# New to Planted Tanks



## marmstrong (Nov 11, 2010)

I am considering adding live plants to my tank. I have never messed around with live plants. Any feedbank, tips, ideas, and advice would be helpful.

I have a gravel substrate. My tank is almost through cycling (I won't be adding anything new, fish or otherwise, until it's completely done).

Current fish and tank size are listed in my signature.

*c/p*


----------



## majerah1 (Oct 29, 2010)

Depends really on how much you want to put into it.If you want lowlight,then slow growing plants will do fine.Java fern,java moss,anubias crypts and some swords will do fine.I would do tons of readng on lowlight lowtech setups.


----------



## NursePlaty (Feb 5, 2010)

*Your fish will limit what kind of plants you can have. They are too aggressive and thrash around too much. Your plants will be eaten or destroyed from the thrashing.*


----------



## James0816 (Jun 19, 2009)

^ x2 You are pretty limited with your stocking list but still will be able to use some.

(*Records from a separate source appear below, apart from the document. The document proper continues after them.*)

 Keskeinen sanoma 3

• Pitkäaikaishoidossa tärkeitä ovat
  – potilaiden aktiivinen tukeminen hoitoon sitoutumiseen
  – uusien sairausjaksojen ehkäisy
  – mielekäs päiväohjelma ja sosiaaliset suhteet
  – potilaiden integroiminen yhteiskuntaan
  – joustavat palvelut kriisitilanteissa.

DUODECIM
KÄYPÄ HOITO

You should be able to use Java Ferns, some larger crypts, select swords and Anubias.


----------



## marmstrong (Nov 11, 2010)

Thanks everyone - I will look into the aformentioned plant varieties that will work with Cichlids.


----------



## beaslbob (May 29, 2009)

agree.

but all is not lost.

If you could add a tank partition say 3" from your back wall, the plants could grow protected in the area between the partition and wall.

my .02


----------